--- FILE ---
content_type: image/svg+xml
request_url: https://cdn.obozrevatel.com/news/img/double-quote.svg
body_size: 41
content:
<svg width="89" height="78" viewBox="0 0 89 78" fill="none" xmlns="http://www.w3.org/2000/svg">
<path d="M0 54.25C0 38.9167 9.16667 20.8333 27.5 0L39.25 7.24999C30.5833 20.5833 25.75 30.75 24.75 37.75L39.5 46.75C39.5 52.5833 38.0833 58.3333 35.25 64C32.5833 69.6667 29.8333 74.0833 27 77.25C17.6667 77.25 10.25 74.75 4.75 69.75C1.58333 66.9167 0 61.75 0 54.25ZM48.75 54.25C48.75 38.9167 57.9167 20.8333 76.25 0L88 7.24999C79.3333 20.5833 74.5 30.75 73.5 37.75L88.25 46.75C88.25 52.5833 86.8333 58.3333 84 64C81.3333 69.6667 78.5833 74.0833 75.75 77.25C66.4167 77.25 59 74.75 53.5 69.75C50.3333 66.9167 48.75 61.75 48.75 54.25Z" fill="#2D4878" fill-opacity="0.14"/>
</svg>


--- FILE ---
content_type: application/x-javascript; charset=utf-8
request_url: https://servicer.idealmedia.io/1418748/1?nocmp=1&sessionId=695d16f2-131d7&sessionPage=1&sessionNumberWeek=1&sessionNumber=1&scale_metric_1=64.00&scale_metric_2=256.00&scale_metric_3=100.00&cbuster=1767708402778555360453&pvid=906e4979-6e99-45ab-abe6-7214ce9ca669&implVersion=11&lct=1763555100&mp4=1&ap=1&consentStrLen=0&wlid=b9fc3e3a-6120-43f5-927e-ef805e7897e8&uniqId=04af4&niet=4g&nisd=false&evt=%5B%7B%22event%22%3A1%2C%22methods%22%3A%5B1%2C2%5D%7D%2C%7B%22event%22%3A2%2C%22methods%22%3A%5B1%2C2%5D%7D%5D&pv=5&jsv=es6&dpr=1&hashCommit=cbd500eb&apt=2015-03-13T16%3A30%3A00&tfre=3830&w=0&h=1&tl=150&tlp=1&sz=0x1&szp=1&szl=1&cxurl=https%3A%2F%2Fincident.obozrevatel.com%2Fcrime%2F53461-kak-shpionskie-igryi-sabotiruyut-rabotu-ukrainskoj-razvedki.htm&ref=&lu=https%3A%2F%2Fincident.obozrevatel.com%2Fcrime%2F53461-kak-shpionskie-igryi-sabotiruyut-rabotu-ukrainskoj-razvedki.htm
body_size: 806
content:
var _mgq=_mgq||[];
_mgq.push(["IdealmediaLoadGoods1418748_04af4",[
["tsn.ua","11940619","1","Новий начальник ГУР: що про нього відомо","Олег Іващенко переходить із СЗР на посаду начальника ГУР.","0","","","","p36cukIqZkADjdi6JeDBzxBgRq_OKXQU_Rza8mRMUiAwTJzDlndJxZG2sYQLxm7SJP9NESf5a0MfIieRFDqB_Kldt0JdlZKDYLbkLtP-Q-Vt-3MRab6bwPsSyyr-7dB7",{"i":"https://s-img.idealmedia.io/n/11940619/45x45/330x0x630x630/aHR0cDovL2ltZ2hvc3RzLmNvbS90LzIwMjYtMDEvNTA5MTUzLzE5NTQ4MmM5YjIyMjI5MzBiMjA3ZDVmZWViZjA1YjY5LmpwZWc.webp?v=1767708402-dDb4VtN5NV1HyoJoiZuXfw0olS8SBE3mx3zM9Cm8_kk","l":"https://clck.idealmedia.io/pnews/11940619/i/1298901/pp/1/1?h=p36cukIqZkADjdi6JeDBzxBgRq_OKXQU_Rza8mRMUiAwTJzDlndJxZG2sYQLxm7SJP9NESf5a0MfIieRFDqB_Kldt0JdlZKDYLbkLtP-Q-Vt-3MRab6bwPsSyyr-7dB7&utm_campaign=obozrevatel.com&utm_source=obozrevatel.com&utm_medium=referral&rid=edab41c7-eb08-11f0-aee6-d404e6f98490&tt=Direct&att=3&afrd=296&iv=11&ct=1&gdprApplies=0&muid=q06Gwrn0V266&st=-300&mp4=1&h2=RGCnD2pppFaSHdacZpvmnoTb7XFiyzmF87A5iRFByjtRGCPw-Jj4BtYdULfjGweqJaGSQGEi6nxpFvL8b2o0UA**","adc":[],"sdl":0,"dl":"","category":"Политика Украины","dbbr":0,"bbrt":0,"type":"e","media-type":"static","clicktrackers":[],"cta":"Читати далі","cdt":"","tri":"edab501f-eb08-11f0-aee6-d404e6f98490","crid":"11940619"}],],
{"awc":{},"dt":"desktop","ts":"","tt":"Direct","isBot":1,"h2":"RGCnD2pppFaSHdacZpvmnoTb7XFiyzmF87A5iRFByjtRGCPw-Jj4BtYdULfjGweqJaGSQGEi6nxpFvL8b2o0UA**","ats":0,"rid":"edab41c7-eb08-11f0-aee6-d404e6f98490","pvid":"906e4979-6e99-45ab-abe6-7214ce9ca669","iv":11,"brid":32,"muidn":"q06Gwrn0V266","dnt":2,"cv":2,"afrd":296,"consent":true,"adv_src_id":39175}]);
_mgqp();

□ □ □

Assignment
In the lines above, find the word "fill" and copy every line it occurs in.

Problem solution
<svg width="89" height="78" viewBox="0 0 89 78" fill="none" xmlns="http://www.w3.org/2000/svg">
<path d="M0 54.25C0 38.9167 9.16667 20.8333 27.5 0L39.25 7.24999C30.5833 20.5833 25.75 30.75 24.75 37.75L39.5 46.75C39.5 52.5833 38.0833 58.3333 35.25 64C32.5833 69.6667 29.8333 74.0833 27 77.25C17.6667 77.25 10.25 74.75 4.75 69.75C1.58333 66.9167 0 61.75 0 54.25ZM48.75 54.25C48.75 38.9167 57.9167 20.8333 76.25 0L88 7.24999C79.3333 20.5833 74.5 30.75 73.5 37.75L88.25 46.75C88.25 52.5833 86.8333 58.3333 84 64C81.3333 69.6667 78.5833 74.0833 75.75 77.25C66.4167 77.25 59 74.75 53.5 69.75C50.3333 66.9167 48.75 61.75 48.75 54.25Z" fill="#2D4878" fill-opacity="0.14"/>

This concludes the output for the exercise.